LULIN, ZAWADY. Popularny na Ziemi Obornickiej przedweselny polter, jest doskonałą okazją do darmowej konsumpcji alkoholu beż żadnych ograniczeń. Dla tego dla niektórych „za darmo” oznacza „do oporu”, a czasem nawet nieco ponad.
Tak zapewne mógł potraktować polter pewien młody mieszkaniec wsi Lulin w gminie Oborniki. Po wielkim piciu przed weselem znajomego, rodzina odniosła pijanego 19-latka do domu. Tam nie odzyskał jednak przytomności. Wezwano lekarza. Ten stwierdził zgon, którego powodem mogła być niewydolność układu krążenia po spożyciu nadmiernej ilości alkoholu.

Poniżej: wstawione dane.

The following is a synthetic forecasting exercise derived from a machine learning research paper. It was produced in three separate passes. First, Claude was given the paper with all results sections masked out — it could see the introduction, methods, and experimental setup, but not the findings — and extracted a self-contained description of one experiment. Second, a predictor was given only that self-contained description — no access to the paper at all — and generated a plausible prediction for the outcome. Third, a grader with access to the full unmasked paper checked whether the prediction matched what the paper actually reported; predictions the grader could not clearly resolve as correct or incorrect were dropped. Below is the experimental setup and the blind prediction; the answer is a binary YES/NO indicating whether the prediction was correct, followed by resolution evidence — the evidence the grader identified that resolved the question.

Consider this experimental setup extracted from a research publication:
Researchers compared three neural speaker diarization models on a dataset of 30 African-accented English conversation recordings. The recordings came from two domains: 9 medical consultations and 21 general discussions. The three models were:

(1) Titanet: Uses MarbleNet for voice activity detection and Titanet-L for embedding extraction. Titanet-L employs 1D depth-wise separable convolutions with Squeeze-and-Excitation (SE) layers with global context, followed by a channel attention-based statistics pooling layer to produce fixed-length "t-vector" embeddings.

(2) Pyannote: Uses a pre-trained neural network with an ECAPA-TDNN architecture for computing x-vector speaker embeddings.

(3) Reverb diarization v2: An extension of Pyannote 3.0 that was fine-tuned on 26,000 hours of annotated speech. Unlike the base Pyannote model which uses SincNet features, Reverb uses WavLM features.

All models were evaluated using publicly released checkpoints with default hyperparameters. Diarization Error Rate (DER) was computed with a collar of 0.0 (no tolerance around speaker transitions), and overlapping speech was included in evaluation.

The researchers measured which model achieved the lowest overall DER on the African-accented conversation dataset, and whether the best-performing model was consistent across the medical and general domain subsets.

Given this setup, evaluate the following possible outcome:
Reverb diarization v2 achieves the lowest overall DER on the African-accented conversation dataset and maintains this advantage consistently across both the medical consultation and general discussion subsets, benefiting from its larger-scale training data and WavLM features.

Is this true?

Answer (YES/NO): NO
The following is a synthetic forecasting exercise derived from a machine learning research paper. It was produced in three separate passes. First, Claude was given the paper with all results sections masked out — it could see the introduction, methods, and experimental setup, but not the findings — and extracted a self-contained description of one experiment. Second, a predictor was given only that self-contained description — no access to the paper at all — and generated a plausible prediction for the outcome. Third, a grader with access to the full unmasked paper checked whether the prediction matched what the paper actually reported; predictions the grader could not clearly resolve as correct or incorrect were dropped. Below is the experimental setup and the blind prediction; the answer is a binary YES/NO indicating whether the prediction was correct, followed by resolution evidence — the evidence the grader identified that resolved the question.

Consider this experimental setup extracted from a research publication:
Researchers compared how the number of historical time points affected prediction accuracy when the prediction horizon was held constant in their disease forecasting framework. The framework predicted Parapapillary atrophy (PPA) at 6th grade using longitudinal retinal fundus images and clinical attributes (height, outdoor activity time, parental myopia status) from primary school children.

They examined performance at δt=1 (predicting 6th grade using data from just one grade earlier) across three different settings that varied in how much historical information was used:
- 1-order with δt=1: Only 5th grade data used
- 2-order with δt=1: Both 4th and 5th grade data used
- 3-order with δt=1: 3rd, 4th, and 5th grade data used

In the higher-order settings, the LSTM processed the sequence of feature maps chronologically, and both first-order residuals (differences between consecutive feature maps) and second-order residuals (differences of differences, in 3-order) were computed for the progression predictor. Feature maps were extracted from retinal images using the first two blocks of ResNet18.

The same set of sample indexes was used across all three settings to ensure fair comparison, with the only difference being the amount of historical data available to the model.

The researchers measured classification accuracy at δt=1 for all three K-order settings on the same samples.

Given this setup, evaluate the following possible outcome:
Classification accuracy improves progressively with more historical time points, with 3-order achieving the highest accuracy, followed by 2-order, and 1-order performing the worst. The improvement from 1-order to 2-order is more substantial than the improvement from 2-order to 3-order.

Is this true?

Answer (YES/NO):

W minionym tygodniu odnotowaliśmy jeszcze jeden podobny wypadek z alkoholem w tle. Tym razem dotyczył 31-latka ze wsi Zawady w gminie Ryczywół.
Mężczyzna pił od dawna. Było to jednak zbyt wielkie obciążenie dla jego wycieńczonego namiarem alkoholu organizmu i w końcu stało się przyczyną śmierci. Gdy pijany mężczyzna zasnął na tapczanie, po jakimś czasie rodzina stwierdziła, że już nie żyje. Potwierdził to wezwany lekarz.
Dwie ofiary nadmiaru alkoholu w jeden tydzień to już poważne ostrzeżenie.